Cette politique - qui a coûté au monde du travail la bagatelle de 20 milliards d’Euros - a été un terrible fiasco. En mai dernier, la reconduction de la coalition semblait le pronostic le plus probable. Mais, à la surprise générale, le parti libéral francophone, mis en selle par le Palais, a formé une coalition de droite homogène avec les chrétiens démocrates flamands, les libéraux flamands et la NVA. Celle-ci a accepté de mettre ses revendications séparatistes en sourdine, en échange d’un programme ultra-libéral.
Aujourd’hui le gouvernement de droite veut casser le modèle social existant depuis 1945
Sur le plan socio-économique, le programme du gouvernement dirigé par Charles Michel prolonge et approfondit l’austérité imposée par son prédécesseur. Une nouvelle cure de régression est administrée, pour un montant de 11 milliards. Salarié-e-s, fonctionnaires, allocataires sociaux, pensionné-e-s, malades et invalides, demandeurs d’emploi et d’asile… : tous et toutes sont frappés très durement, en particulier les jeunes et les femmes.
Le leader de la NVA, Bart De Wever, se décrit comme le bras politique du VOKA, l’association du patronat flamand. Il n’est pas ministre mais c’est lui qui donne le ton. Tout ce gouvernement apparaît comme au service des patrons, avec une mission essentielle : pousser les organisations syndicales dans le coin, réduire radicalement leur poids dans la vie politique et dans la société en général. Les grands médias collaborent activement à ce projet : face à la grève du 15 décembre, en particulier, ils ont déversé des torrents de propagande haineuse contre les grévistes et les syndicats.
Le mouvement syndical belge est peu politisé, axé sur la collaboration de classe (la « concertation »), mais extrêmement massif (3,5 millions d’affilié-e-s sur une population de 10 millions) et très bien organisé. Au quotidien, il repose sur l’activité de dizaines de milliers de militant-e-s, de délégué-e-s et de responsables. Ceux-ci ont compris qu’ils étaient confronté-e-s à quelque chose de nouveau : une tentative de changer qualitativement les rapports de forces dans la société. Le vieux projet d’Etat fort est remis à l’ordre du jour, avec au centre une volonté de vider le droit de grève de son contenu.

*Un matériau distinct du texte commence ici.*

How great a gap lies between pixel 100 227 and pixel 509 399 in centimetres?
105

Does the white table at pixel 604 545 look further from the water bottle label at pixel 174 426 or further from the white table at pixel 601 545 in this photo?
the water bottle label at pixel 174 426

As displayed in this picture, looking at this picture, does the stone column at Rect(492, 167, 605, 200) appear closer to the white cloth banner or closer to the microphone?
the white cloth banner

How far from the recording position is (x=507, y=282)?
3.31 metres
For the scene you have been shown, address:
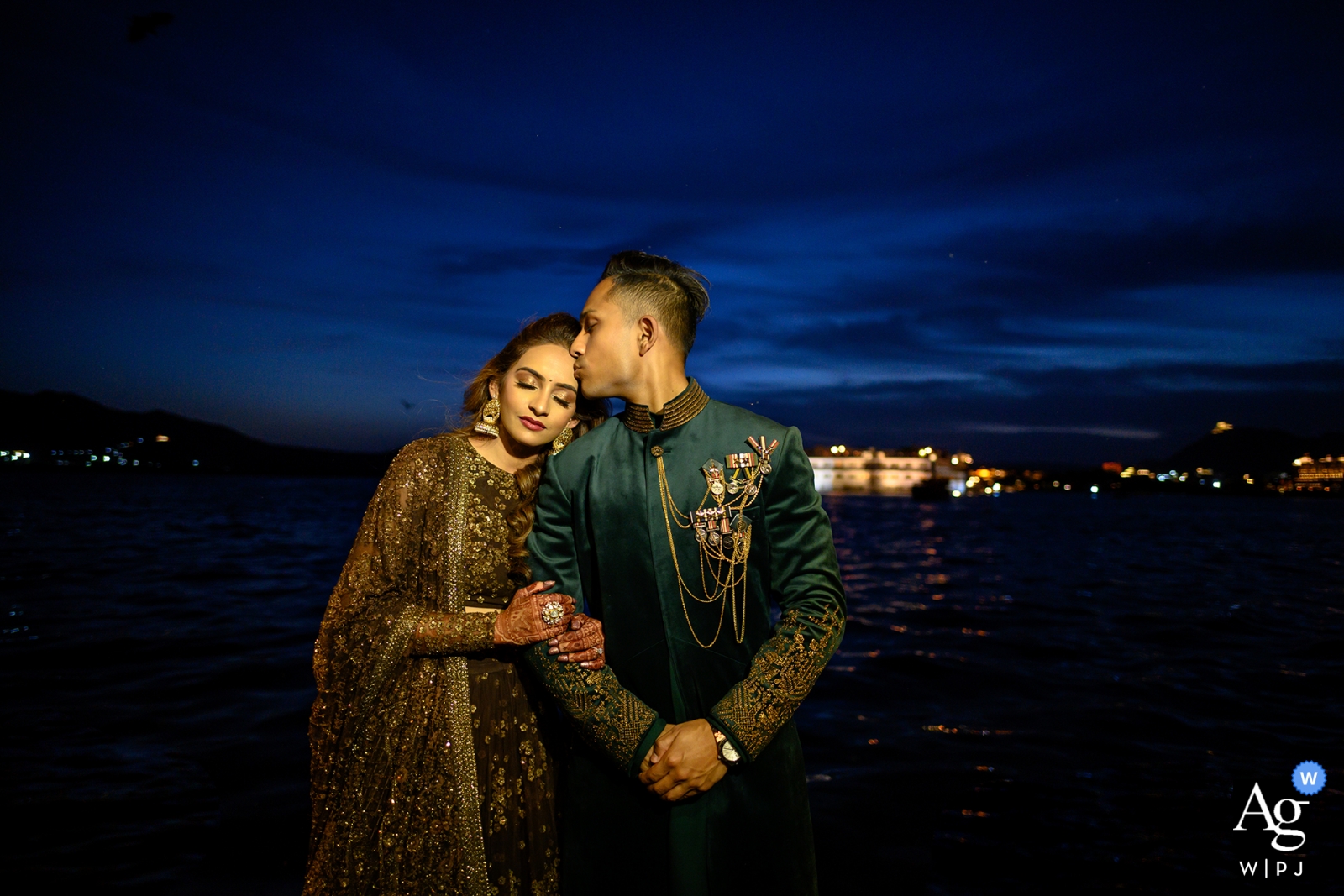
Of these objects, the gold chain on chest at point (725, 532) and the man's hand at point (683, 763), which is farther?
the gold chain on chest at point (725, 532)

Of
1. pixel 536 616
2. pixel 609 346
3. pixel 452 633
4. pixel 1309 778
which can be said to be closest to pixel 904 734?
pixel 1309 778

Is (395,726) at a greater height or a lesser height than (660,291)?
lesser

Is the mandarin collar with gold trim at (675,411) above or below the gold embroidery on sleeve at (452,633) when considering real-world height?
above

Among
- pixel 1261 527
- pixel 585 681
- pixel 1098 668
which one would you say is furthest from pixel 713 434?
pixel 1261 527

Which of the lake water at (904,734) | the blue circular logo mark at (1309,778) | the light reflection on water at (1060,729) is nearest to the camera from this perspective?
the lake water at (904,734)

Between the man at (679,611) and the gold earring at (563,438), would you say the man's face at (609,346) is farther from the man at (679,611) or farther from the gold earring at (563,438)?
the gold earring at (563,438)

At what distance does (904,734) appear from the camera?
7238 millimetres

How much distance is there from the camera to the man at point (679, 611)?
1.96 metres

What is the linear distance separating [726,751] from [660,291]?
4.32ft

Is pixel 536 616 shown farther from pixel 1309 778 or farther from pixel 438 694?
pixel 1309 778

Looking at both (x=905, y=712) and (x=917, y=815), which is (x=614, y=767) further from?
(x=905, y=712)

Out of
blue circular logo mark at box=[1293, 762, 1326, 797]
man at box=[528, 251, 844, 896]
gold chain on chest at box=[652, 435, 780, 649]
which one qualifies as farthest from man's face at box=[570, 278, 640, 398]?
blue circular logo mark at box=[1293, 762, 1326, 797]

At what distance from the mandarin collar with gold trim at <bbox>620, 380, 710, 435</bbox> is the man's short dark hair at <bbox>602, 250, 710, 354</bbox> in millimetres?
156

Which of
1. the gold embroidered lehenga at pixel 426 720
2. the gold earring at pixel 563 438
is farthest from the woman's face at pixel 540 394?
the gold embroidered lehenga at pixel 426 720
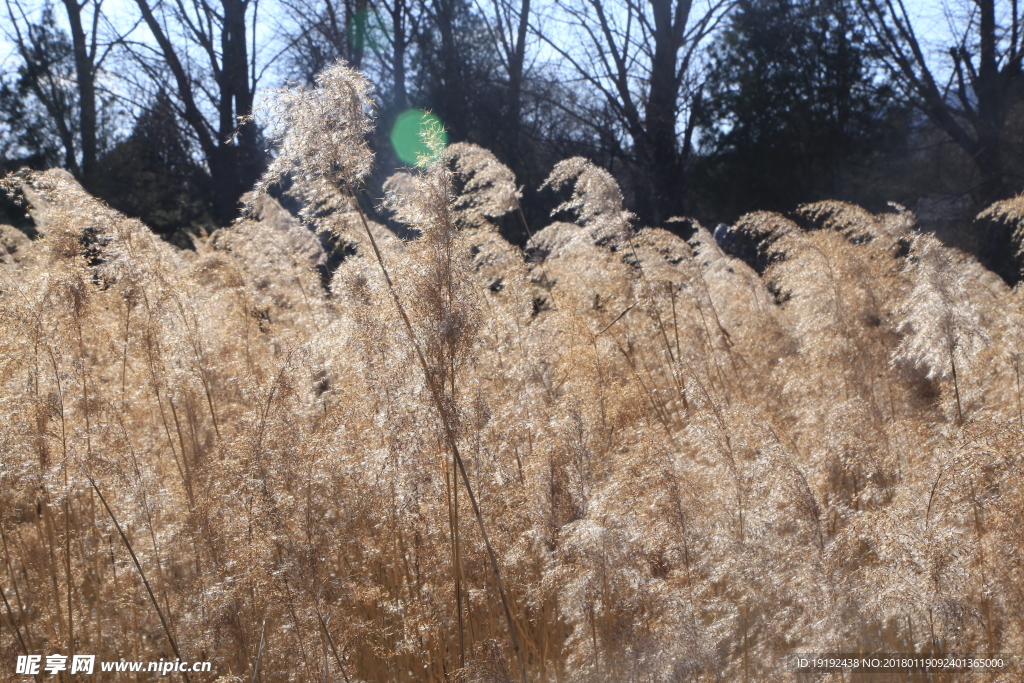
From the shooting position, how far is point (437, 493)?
8.39ft

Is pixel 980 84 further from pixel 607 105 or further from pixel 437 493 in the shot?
pixel 437 493

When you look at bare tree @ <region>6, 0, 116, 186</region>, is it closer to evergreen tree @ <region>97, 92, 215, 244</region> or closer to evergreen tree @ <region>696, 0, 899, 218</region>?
evergreen tree @ <region>97, 92, 215, 244</region>

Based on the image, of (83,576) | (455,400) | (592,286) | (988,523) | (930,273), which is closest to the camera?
(988,523)

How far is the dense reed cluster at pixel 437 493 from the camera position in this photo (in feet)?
7.27

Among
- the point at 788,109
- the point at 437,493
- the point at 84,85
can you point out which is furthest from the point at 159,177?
the point at 437,493

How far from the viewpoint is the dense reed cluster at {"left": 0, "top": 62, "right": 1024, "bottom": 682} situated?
221 cm

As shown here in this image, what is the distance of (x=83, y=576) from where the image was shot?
2949mm

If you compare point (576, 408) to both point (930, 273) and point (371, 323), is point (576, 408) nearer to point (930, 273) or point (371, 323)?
point (371, 323)

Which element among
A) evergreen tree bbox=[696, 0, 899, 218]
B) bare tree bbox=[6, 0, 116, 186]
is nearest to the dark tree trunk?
bare tree bbox=[6, 0, 116, 186]

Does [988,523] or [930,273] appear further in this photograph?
[930,273]

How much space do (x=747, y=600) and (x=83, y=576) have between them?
2491 millimetres

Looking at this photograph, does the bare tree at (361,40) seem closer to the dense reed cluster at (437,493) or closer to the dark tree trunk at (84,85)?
the dark tree trunk at (84,85)

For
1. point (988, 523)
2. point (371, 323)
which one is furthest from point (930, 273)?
point (371, 323)

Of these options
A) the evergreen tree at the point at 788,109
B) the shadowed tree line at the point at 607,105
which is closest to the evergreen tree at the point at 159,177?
the shadowed tree line at the point at 607,105
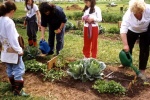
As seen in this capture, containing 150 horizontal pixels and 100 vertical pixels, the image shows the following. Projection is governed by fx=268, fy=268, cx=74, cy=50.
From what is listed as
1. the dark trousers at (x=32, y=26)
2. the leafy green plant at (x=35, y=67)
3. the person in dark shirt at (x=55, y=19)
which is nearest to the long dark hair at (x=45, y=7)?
the person in dark shirt at (x=55, y=19)

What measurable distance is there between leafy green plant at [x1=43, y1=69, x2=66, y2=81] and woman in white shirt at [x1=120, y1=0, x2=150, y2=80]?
4.41ft

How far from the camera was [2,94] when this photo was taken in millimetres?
4535

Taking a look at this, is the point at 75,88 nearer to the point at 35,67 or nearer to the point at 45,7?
the point at 35,67

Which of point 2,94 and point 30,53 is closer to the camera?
point 2,94

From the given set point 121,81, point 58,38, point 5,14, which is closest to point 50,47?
point 58,38

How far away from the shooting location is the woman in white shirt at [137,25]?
4.50 meters

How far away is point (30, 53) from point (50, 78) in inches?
45.3

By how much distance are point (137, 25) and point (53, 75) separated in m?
1.86

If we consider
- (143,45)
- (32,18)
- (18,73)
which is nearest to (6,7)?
(18,73)

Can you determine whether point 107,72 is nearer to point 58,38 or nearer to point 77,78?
point 77,78

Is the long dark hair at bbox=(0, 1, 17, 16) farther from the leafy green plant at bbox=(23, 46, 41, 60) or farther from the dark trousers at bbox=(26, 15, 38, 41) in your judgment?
the dark trousers at bbox=(26, 15, 38, 41)

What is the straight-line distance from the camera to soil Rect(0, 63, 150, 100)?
4.51 m

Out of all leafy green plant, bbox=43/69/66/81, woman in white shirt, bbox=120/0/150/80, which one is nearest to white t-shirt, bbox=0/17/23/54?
leafy green plant, bbox=43/69/66/81

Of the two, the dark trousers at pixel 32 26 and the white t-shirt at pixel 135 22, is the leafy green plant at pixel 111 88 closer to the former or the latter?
the white t-shirt at pixel 135 22
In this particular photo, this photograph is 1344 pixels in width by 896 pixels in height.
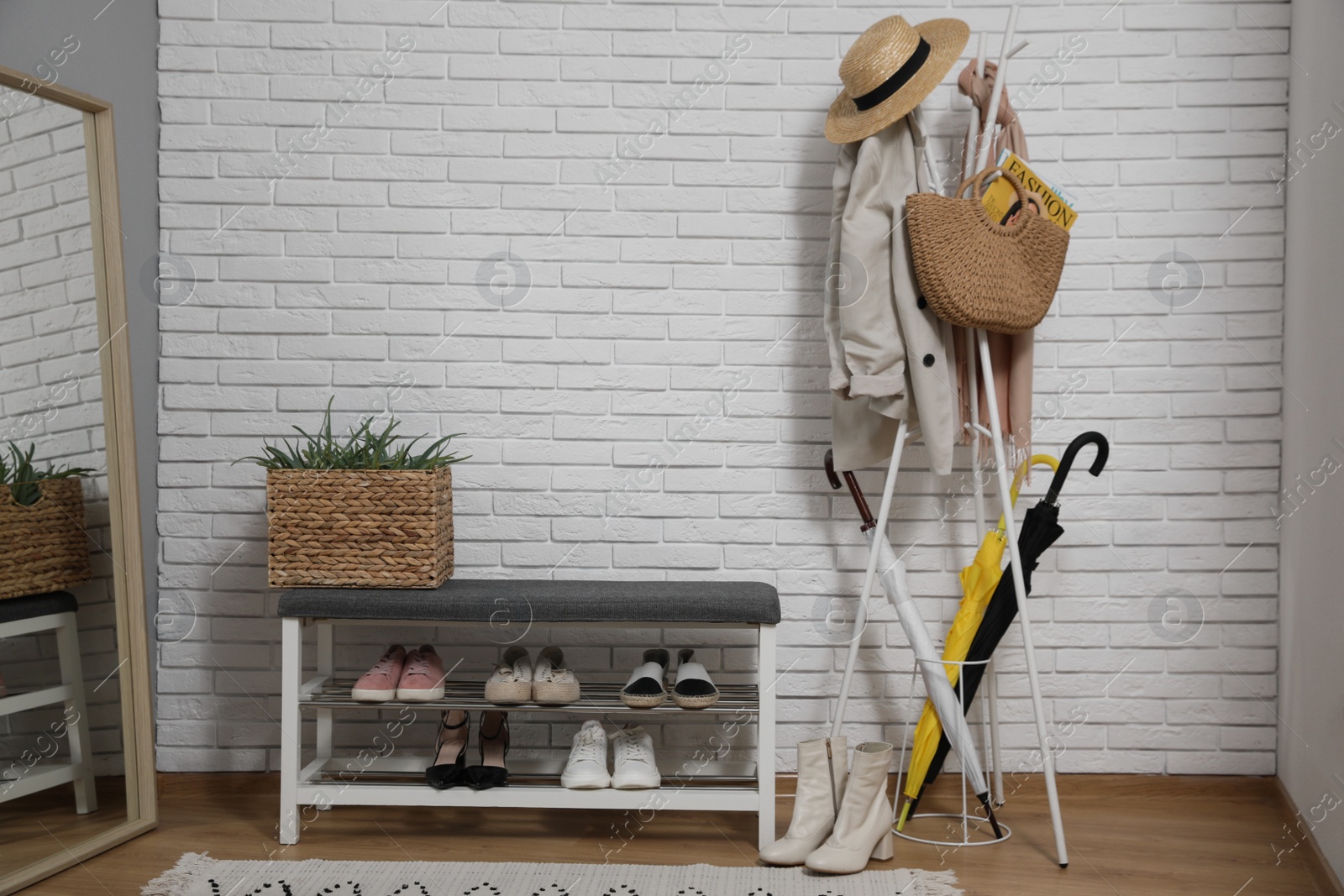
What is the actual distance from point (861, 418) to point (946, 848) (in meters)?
0.93

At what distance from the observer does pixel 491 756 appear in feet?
6.75

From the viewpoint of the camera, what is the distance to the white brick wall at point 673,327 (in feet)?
7.46

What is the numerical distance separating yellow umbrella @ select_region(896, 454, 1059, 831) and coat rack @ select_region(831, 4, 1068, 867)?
0.06 metres

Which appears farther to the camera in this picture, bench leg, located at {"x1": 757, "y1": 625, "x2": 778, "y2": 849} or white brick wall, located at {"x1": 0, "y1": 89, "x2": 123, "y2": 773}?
bench leg, located at {"x1": 757, "y1": 625, "x2": 778, "y2": 849}

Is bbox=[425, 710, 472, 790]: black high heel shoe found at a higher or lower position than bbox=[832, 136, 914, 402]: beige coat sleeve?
lower

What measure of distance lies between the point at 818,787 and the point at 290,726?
3.64ft

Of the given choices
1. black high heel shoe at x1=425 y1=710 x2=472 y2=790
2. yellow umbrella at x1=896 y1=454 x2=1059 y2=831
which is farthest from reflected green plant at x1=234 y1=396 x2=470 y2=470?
yellow umbrella at x1=896 y1=454 x2=1059 y2=831

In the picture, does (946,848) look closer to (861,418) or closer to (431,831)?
(861,418)

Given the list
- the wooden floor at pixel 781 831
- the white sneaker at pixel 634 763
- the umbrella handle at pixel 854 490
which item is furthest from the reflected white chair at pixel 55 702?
the umbrella handle at pixel 854 490

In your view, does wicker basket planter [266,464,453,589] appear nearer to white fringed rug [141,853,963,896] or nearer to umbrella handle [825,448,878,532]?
white fringed rug [141,853,963,896]

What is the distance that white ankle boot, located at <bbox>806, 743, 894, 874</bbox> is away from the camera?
1914mm

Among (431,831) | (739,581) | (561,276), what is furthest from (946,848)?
(561,276)

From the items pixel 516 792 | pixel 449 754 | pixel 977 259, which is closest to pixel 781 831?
pixel 516 792

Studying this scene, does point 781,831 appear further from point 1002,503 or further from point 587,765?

Plusieurs dizaines de milliers de militant-es syndicaux organisent la lutte sur le terrain
C’est la conscience de danger ce danger autant que l’indignation des militant.e.s face à la régression sociale qui a poussé les directions syndicales à s’unir et à proposer un vrai plan d’action, et ce plan à son tour a encouragé les militant.e.s à passer à l’action avec une énergie et un enthousiasme croissants. Des dizaines de milliers d’hommes et de femmes sont mobilié.e.s et organisent piquets volants, blocages de routes, blocages de zonings industriels, dans toutes les régions du pays.
Le mouvement bénéficie d’un soutien fort large dans l’opinion publique. On l’a constaté dès la manifestation du 6 novembre et il n’a fait qu’augmenter depuis. Ce soutien se concrétise notamment dans la formation de coalitions larges d’artistes, d’intellectuels et d’acteurs associatifs qui contribuent à délégitimer la politique d’austérité. Le vent est en train de tourner sur le plan idéologique. Les révélations sur le passé d’extrême-droite de plusieurs ministres NVA ont joué un rôle à ce niveau, mais l’essentiel est le refus de l’injustice sociale, symbolisée dans le fait que la Belgique est un paradis fiscal pour les riches et un enfer fiscal pour les autres.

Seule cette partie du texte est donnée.